-- Passage for review follows --

Publicly humiliate the Communist Party, or let the Party publicly humiliate you?

 

Last week, the Congressional-Executive Commission on China (CECC) held a hearing on human rights conditions in China, which included the remarks of Terence Halliday, co-director of the Center on Law & Globalization at the American Bar Foundation. Halliday said that “At this moment from our longstanding research I have no doubt that when the world speaks out loud and publicly, China listens. China has a very thin skin” (video, 1’33”).  Some may see this as publicly shaming to China — but in fact, it’s the Communist Party that has been shaming human rights and democracy. The most Western nations can do is stop or lessen this dishonor.

-- Passage for review concluded --
-- Information supplied follows --

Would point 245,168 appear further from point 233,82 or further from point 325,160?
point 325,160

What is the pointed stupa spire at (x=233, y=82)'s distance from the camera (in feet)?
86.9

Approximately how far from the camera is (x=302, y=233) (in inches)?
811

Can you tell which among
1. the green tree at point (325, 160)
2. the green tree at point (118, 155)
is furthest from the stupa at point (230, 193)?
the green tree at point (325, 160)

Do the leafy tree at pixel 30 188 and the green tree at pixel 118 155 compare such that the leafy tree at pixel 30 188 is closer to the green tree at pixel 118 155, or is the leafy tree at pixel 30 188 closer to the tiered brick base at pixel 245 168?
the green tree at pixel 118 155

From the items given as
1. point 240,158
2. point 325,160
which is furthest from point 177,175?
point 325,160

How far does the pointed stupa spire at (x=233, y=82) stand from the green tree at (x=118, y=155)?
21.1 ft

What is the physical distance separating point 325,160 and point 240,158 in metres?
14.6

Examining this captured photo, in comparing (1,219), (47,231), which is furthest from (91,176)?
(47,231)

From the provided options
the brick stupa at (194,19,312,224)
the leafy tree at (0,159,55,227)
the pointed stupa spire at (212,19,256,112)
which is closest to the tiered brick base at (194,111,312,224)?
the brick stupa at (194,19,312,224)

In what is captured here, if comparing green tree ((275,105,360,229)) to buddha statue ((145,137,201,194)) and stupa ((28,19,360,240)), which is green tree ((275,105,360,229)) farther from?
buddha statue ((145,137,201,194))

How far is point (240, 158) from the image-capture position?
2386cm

-- Information supplied concluded --

→ Task requirements:
List every organization named in the passage on the CECC human rights hearing. The items play no role in what is asked here.

→ Your response:
- Communist Party
- Congressional-Executive Commission on China (CECC)
- Center on Law & Globalization
- American Bar Foundation